**Qué hacer**
A - Responde con base en el texto sobre Rubén Jaramillo:
(i) ¿De qué movimiento emanó el líder popular asesinado?
(ii) ¿De qué estado era líder agrario Rubén Jaramillo?
(iii) ¿Qué le prometió Adolfo López Mateos a Jaramillo?
B - Retoma el texto sobre Rubén Jaramillo justo después de su última oración y sigue escribiéndolo.

**Fragmento del texto**
=-=-=-=-=
A la distancia que impone el tiempo, aquel brutal golpe del poder político sigue siendo atroz: un líder popular emanado del zapatismo, encontró la muerte a manos de personajes que fueron identificados como integrantes de las fuerzas armadas. No fueron pocos los que señalaron al gobierno de Adolfo López Mateos como el autor material e intelectual de la masacre.

Historias sangrientas

Rubén Jaramillo confiaba en aquel abogado que iba para la presidencia de la República. Adolfo López Mateos le prometió la amnistía, la vida tranquila, las promesas cumplidas. Pero al final no hubo apoyo, y sí traición. El líder agrario de Morelos murió tiroteado junto a su familia.

Rubén Jaramillo confiaba en aquel abogado que iba para la presidencia de la República. Adolfo López Mateos le prometió la amnistía, la vida tranquila. Pero al final no hubo apoyo, y sí traición.
=-=-=-=-=
**Material proporcionado**
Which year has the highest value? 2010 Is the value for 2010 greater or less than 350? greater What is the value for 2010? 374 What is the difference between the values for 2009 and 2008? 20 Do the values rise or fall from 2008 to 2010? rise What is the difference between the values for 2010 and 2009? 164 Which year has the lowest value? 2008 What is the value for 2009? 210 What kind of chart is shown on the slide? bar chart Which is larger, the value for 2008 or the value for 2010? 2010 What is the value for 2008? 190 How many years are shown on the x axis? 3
=-=-=-=-=
**Respuestas por tarea**
A -
(i) Del zapatismo.
(ii) De Morelos.
(iii) La amnistía, la vida tranquila y las promesas cumplidas.

B -
La escena terrible fue soslayada en buena parte de la prensa: cerca de la zona arqueológica de Xochicalco, apareció, asesinada, una familia. Un hombre maduro, una mujer embarazada, tres muchachos que apenas dejaban la adolescencia. Las heridas de aquellos cuerpos lastimados delataban el uso de la ametralladora. Después, quienes se atrevieron a publicarlo, denunciaron que los cadáveres tenían un tiro de gracia. No pasó mucho tiempo antes de que se identificara a las víctimas: se trataba del líder agrario Rubén Jaramillo. Los otros muertos eran su esposa, Epifania Zúñiga García y sus hijos Enrique, Ricardo y Filemón.

Era mayo de 1962. A pesar de que muchos de los diarios capitalinos de aquellos días no vacilaron en hablar de Jaramillo como un personaje violento y asociado a la delincuencia, aquel hombre era realmente un símbolo del agrarismo que había germinado al principio del siglo, con los movimientos revolucionarios. Él mismo, siendo un adolescente, había ingresado a las filas del zapatismo. Un hombre que a los 17 años fue capitán en el Ejército Libertador del Sur no se amilanaba ante nadie.

Naturalmente, Rubén Jaramillo se había ido convirtiendo en un personaje incómodo, que continuaba la lucha por el reparto de tierras para los campesinos morelenses.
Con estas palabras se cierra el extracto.